Non soltanto Pepe presenta una crasi di generi – commedia grottesca, dramma sociale, monster movie, atipico biopic –, ma dal punto di vista linguistico il confine messo in discussione è soprattutto quello che separa realtà e finzione, testimonianza e messinscena. Momenti esplicitamente recitati o coreografati (la discussione marito-moglie) si alternano, intrecciano, ad altri esplicitamente documentari (le immagini di repertorio, soprattutto televisive), mentre in molte altre occasioni questa distinzione diventa pressoché impossibile da stabilire, assistendo a un vero e proprio abbattimento dei confini. De los Santos Arias si sofferma spesso a osservare quei luoghi naturali e gli animali che li abitano, le strade di Cocorná e i suoi abitanti, con l’occhio del documentarista curioso di catturare ed esporre quelle immagini, quella realtà.

A tal proposito, un particolare momento sembra sintetizzare questo spirito di incertezza: una scena che, senza troppa fantasia, potremmo definire “della foglia. Una lunga carrellata in avanti sorvola l’acqua di un fiume circondato dagli alberi di una fitta foresta. Non si comprende se si tratti di una ripresa “semplice” o di una soggettiva, ma arrivati a un’ora e mezza di sregolatezza, forse, non è più un dubbio che ci si pone. Ad un tratto una lunga foglia che pende dal ramo di un albero, intralciando il percorso della camera, sbatte sullo schermo con violenza e fragore. È un evento che sorprende e aggredisce lo spettatore – tanto alla vista quanto all’udito – riportandolo alla condizione di dubitare delle (poche) certezze sviluppate, anche in modo retroattivo. Subito dopo, non a caso, ci è mostrata la piccola imbarcazione che setaccia la zona alla ricerca dell’ippopotamo: sul mezzo non sembra esserci nessun ostacolo plausibile che giustifichi una soggettiva. È quindi forse l’occhio diegetico del documentarista? Se sì, quante altre volte è stato presente?

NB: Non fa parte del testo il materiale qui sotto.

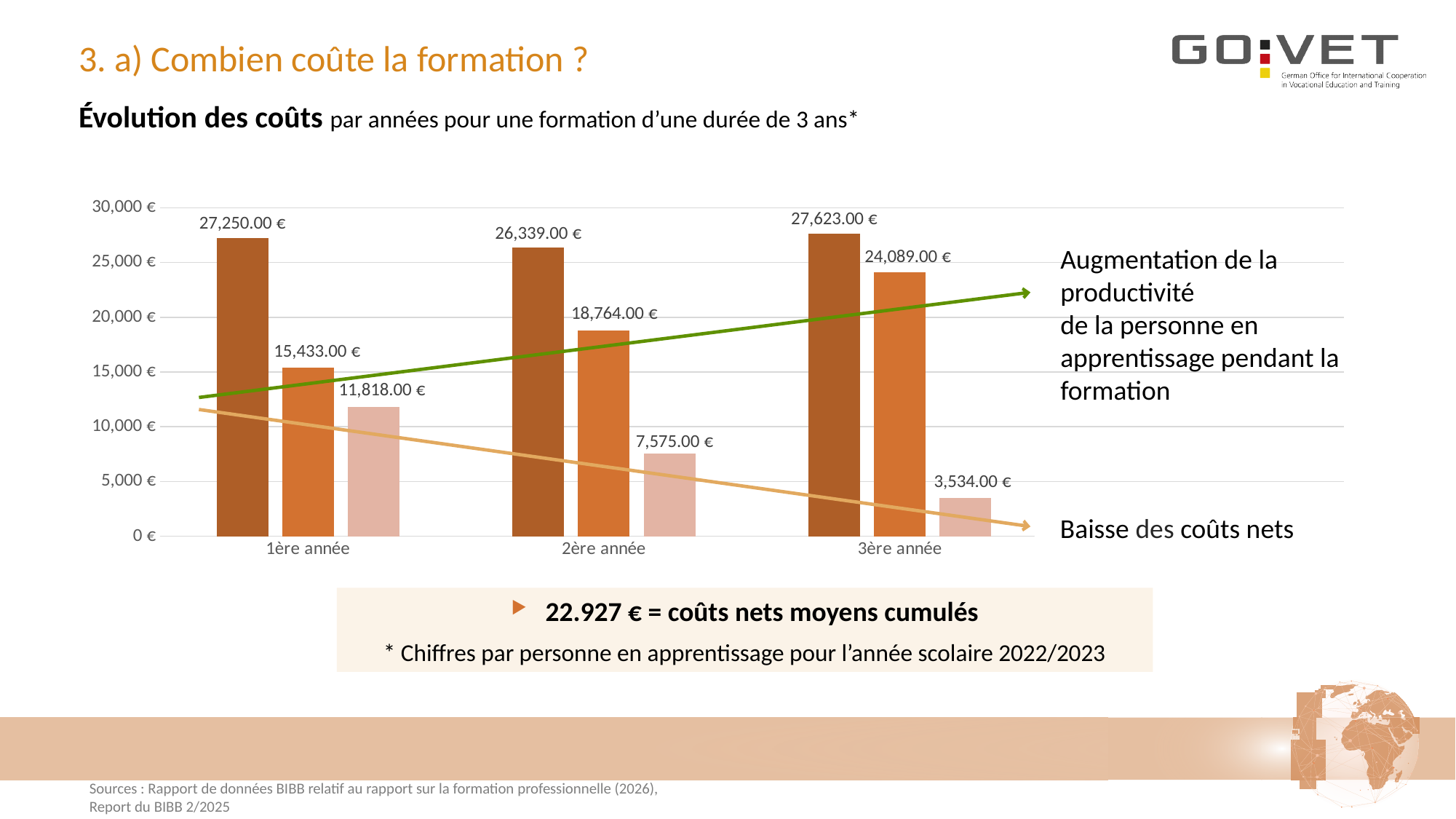
Which is larger: the orange bar for 2ère année or the orange bar for 3ère année? 3ère année What is the value of the orange (middle) bar for 2ère année? 18,764.00 € What is the value of the light pink (third) bar for 3ère année? 3,534.00 € Which year has the lowest value for the light pink (third) bar? 3ère année What is the highest value shown on the y axis? 30,000 € Do the values of the light pink (third) bars rise or fall from 1ère année to 3ère année? Fall What is the difference between the dark brown bar and the orange bar for 1ère année? 11,817.00 € What is the value of the dark brown (first) bar for 1ère année? 27,250.00 € What is the difference between the orange bar and the light pink bar for 3ère année? 20,555.00 € What kind of chart is shown on the slide? Bar chart How many year categories are shown on the x axis? 3 Which year has the highest value for the dark brown (first) bar? 3ère année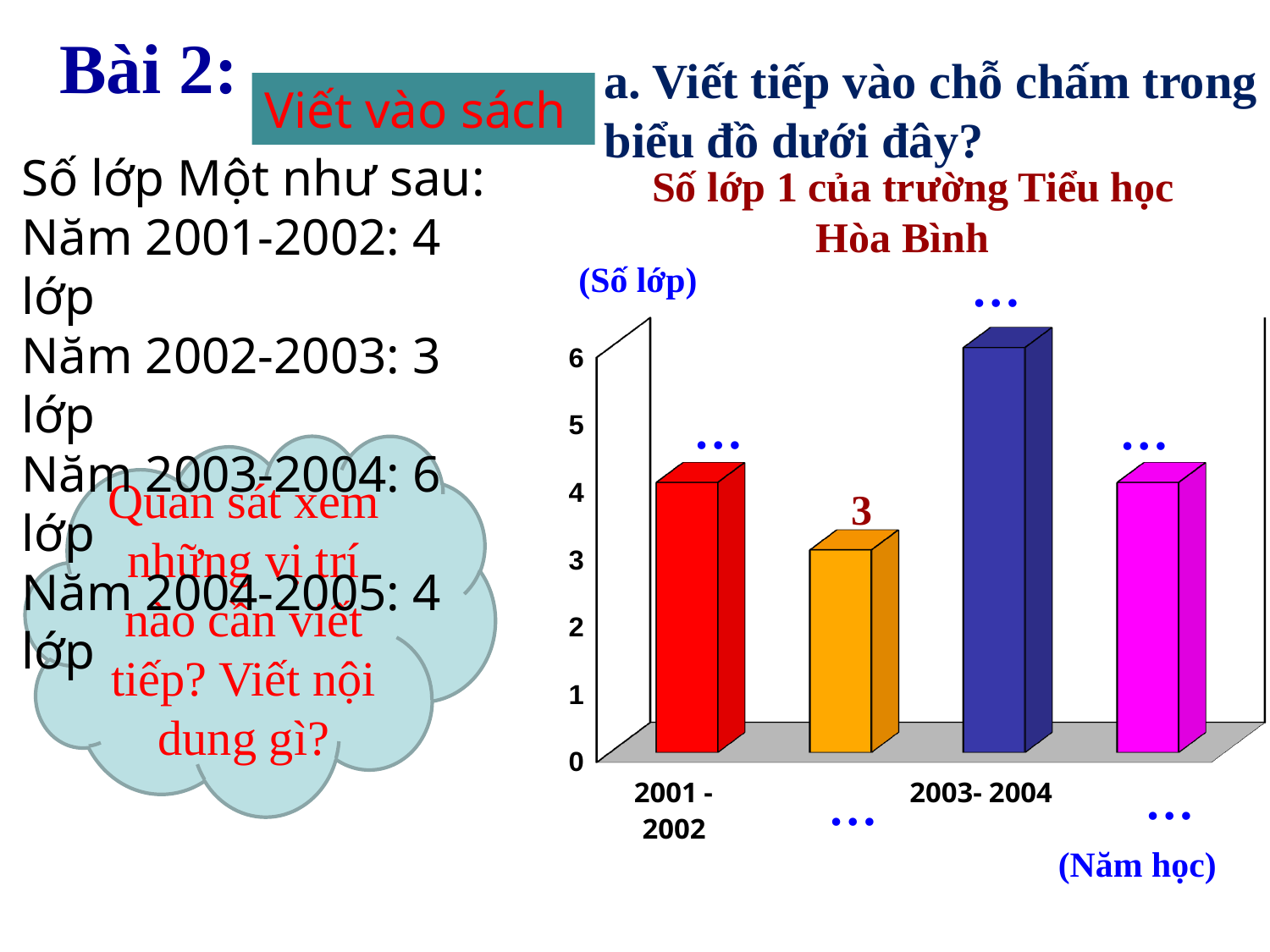
Is the value for 2001 - 2002 greater or less than 5? less What is the only data value printed above a bar on the chart? 3 How many bars does the chart show? 4 What kind of chart is shown on the slide? bar chart Which is larger, the bar for 2001 - 2002 or the orange bar labelled 3? 2001 - 2002 Is the value for 2001 - 2002 greater or less than 3? greater Is the value for 2003- 2004 greater or less than 5? greater What label is written on the vertical axis of the chart? (Số lớp) What value is printed above the orange bar? 3 Which is larger, the bar for 2001 - 2002 or the bar for 2003- 2004? 2003- 2004 What is the title of the chart? Số lớp 1 của trường Tiểu học Hòa Bình Which school year has the tallest bar on the chart? 2003- 2004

Ogni cosa in Pepe vive di una sua ambiguità che si manifesta spesso tramite una contraddizione, fin dal già citato bianco che si contrappone al nero iniziale. Siamo chiamati a ripercorrere una storia che al tempo stesso non è una storia, bensì un ulteriore intreccio di racconti, situazioni, aneddoti, credenze. C’è la narrazione sulla caduta del regno di Escobar in televisione, la vita quotidiana di un uomo non amato, le tradizioni dei namibiani sulle mitiche capacità degli ippopotami e quelle degli animali sul grande padre ippopotamo. E in tutto questo, a tentare di fungere da filo conduttore, si intrufola la storia del «primo e ultimo ippopotamo ucciso nelle Americhe», il cui blitz si confonde con quello del narcotrafficante. Fino ad arrivare all’ultima immagine prima dei titoli di coda, in cui persino l’animazione irrompe nel quadro rilanciando ancora una volta il gioco.

Il film finisce e, dopo qualche secondo di nero, il titolo fa la sua comparsa su uno sfondo bianco. Sotto, in piccolo, un «Parte 1» suscita altri interrogativi. Il dubbio su cosa si è appena visto diventa sempre più grande e definirlo sempre più difficile. Utili risultano le stesse parole del protagonista, per un’opera che appare come “un’esibizione di razze miste in cui ci siamo abbracciati e abbiamo marciato insieme, nonostante fossimo diretti verso la distruzione. Era autentico, ma al contempo ingannevole. Serio, ma giocoso. L’atto reale e l’ombra della mia vita. Un miscuglio barocco, eccessivo, opaco ed eterogeneo”. Questo è Pepe.

Pepe. Regia: Nelson Carlo de los Santos Arias; sceneggiatura: Nelson Carlo de los Santos Arias; fotografia: Roman Lechapelier, Nelson Carlo de los Santos Arias, Camilo Soratti; montaggio: Nelson Carlo de los Santos Arias; interpreti: Jhon Narváez, Sor María Rios, Fareed Matjila, Harmony Ahalwa, Jorge Puntillón García, Shifafure Faustinus, Steven Alexander, Nicolás Marín Caly; produzione: Monte y Culebra, 4 à 4 Productions, Pandora Film, Joe’s Vision; distribuzione: MUBI; origine: Repubblica Dominicana; durata: 122’; anno: 2024.